Two notions of total variation norms

I found these two definitions of the total variation norm for probability measures on $(X,\mathcal{F})$:

$$ \left \|\mu- \nu \right \|_{TV} = \sup_{\text{$f:X \rightarrow [-1,1]$ measurable}} \left \{ \int_X fd\mu - \int_X fd\nu \right \}.$$

and the second one here:$$\sup_{ A\in \mathcal{F}}\left|\mu(A)-\nu(A)\right|$$ I can't really see how they are the same? Is there an obvious way to see this?


Solution 1:

First of all, note that it should read

$$\|\mu-\nu\|_{\text{TV}} = \frac{1}{2} \sup_{f: X \to [-1,1] \, \text{msb}} \left\{ \int f \, d\mu - \int_X f \, d\nu \right\},$$

otherwise equality does not hold. (Simply consider $\mu = \delta_x$, $\nu = \delta_y$ for $x \neq y$.)


Proof

  1. Let $A \in \mathcal{F}$, then $$\mu(A^c)-\nu(A^c) = (1-\mu(A)) - (1-\nu(A)) = \nu(A)-\mu(A)$$ since $\mu$, $\nu$ are probability measures. If we set $f := 1_A - 1_{A^c}$, we get $$\int_X f \, d\mu - \int_X f \, d\nu =(\mu(A)-\mu(A^c))-(\nu(A)-\nu(A^c)) = 2\mu(A)-2 \nu(A).$$ Hence, $$\mu(A)-\nu(A) \leq \frac{1}{2} \sup_{g: X \to [-1,1] \, \text{msb}} \left\{ \int g \, d\mu - \int_X g \, d\nu \right\}.$$ Applying the same argumentation to $-f$ yields $$|\mu(A)-\nu(A)| \leq \frac{1}{2} \sup_{g: X \to [-1,1]\, \text{msb}} \left\{ \int g \, d\mu - \int_X g \, d\nu \right\}.$$
  2. Now let $f:X \to [-1,1]$ be measurable.

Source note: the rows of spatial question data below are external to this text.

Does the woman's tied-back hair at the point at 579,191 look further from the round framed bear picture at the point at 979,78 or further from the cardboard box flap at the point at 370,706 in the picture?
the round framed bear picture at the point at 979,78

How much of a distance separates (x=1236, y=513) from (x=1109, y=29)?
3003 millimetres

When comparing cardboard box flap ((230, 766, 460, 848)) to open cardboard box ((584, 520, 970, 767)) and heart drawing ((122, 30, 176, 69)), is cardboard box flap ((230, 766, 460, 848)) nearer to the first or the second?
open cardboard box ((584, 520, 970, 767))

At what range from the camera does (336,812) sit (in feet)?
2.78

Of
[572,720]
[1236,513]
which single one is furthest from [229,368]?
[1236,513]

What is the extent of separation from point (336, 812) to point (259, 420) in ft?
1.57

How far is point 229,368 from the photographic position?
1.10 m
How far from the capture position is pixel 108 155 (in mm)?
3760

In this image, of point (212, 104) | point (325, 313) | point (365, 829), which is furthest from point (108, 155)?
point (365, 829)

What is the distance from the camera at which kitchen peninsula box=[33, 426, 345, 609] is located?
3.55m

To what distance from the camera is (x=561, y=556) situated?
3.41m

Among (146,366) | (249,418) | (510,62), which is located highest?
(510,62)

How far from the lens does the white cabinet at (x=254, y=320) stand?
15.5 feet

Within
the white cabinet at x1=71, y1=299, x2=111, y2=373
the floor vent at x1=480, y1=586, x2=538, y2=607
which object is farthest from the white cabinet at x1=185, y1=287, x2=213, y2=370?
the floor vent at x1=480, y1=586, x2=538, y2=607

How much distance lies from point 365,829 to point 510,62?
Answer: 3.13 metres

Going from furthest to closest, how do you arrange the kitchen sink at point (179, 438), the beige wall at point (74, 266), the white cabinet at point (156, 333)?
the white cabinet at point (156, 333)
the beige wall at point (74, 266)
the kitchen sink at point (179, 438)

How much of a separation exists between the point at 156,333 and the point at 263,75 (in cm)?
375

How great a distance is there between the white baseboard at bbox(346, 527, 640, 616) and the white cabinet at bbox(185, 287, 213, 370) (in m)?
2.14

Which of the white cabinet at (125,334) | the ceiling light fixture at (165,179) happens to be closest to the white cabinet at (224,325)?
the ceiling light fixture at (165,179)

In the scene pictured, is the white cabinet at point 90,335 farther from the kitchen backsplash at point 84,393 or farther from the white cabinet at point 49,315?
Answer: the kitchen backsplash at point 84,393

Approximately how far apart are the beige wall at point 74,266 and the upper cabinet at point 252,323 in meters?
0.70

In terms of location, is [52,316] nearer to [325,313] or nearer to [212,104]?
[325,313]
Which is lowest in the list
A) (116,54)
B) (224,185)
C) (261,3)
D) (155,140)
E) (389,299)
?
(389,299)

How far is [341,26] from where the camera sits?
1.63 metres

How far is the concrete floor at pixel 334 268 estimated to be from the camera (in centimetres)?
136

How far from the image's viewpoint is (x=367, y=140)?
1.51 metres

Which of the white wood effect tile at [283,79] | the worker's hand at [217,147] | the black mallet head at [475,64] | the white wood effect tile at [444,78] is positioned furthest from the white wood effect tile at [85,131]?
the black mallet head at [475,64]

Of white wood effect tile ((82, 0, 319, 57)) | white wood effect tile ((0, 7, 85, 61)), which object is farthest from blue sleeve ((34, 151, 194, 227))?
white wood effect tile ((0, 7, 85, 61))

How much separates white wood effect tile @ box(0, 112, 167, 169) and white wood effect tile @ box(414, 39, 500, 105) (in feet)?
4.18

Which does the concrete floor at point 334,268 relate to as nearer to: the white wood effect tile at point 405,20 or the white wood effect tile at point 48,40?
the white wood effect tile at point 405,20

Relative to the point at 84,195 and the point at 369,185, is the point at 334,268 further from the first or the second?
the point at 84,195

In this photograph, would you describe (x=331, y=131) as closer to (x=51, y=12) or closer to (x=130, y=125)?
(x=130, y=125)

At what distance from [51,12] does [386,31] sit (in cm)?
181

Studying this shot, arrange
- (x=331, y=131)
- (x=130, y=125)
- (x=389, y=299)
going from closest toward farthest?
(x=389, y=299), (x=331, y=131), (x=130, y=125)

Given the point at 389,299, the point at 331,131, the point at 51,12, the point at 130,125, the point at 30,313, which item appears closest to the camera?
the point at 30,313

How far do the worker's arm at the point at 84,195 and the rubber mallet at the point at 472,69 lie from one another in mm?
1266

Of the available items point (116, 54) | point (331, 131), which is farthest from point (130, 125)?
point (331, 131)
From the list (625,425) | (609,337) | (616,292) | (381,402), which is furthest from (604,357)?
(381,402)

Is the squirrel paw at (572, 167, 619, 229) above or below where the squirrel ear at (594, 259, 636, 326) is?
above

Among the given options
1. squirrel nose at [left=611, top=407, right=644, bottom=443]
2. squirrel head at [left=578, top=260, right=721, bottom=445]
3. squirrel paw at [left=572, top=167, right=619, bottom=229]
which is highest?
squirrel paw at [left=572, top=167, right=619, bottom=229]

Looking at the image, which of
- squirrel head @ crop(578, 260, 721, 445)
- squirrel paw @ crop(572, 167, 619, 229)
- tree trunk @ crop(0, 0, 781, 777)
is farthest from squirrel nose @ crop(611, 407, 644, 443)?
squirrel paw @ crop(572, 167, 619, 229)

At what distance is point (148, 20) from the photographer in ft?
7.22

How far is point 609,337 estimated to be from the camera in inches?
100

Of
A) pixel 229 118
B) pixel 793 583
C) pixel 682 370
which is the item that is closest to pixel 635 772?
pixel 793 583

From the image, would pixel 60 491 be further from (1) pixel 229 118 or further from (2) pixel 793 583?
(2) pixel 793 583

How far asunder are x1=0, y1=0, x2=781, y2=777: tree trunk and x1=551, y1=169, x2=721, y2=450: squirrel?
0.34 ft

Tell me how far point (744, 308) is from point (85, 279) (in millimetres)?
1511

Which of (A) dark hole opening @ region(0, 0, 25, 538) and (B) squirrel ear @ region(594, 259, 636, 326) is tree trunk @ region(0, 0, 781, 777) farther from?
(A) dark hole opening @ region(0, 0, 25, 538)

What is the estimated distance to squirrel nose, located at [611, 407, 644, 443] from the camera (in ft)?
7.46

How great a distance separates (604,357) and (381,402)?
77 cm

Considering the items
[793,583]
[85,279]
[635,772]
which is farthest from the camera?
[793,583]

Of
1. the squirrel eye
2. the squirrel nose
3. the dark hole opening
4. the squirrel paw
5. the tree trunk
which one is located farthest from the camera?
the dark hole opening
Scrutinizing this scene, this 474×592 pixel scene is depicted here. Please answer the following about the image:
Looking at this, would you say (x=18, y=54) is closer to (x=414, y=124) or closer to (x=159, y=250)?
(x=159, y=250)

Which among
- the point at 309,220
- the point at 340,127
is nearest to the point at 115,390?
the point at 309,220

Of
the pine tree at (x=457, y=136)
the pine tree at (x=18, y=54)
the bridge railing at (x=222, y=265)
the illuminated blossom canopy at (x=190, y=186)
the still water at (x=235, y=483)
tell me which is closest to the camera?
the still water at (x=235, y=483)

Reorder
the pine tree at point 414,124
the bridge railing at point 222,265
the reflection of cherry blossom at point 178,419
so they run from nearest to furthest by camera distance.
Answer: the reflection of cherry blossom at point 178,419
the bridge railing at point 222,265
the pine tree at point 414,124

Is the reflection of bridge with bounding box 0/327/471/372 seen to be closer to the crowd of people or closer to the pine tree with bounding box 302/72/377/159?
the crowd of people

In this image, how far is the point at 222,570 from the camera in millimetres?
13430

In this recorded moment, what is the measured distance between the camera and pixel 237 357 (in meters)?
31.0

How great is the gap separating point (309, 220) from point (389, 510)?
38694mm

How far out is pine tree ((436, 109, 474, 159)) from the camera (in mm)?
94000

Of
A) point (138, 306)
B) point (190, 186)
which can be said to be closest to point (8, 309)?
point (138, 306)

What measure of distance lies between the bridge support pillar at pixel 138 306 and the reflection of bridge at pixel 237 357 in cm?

By the Sombrero lemma, there exists a sequence of simple functions $(f_n)_n$ such that $|f_n| \leq |f| \leq 1$ and $f_n \to f$. Therefore, it suffices to show the claim for any simple function $f$ of the form $$f = \sum_{j=1}^n c_j \cdot 1_{A_j}$$where $|c_j| \leq 1$ and $A_j \in \mathcal{F}$. Without loss of generality, we may assume that the sets $A_j$, $j=1,\ldots,n$, are disjoint. Set $\delta_j := \mu(A_j)-\nu(A_j)$. Then, $$\begin{align*} \int f \, d\mu - \int f \, d\nu &= \sum_{j=1}^n c_j (\mu(A_j)-\nu(A_j)) \\ &\leq \sum_{j:\delta_j \geq 0} \mu(A_j)-\nu(A_j) - \sum_{j:\delta_j \leq 0} \mu(A_j)-\nu(A_j) \\ &= 2 \sum_{j:\delta_j \geq 0} \mu(A_j)-\nu(A_j) \\ &= 2 \mu\left(\bigcup_{j:\delta_j \geq 0} A_j \right) - 2 \nu\left(\bigcup_{j:\delta_j \geq 0} A_j \right).\end{align*}$$ In the last step, we used the fact that the sets $A_j$ are disjoint. This finishes the proof.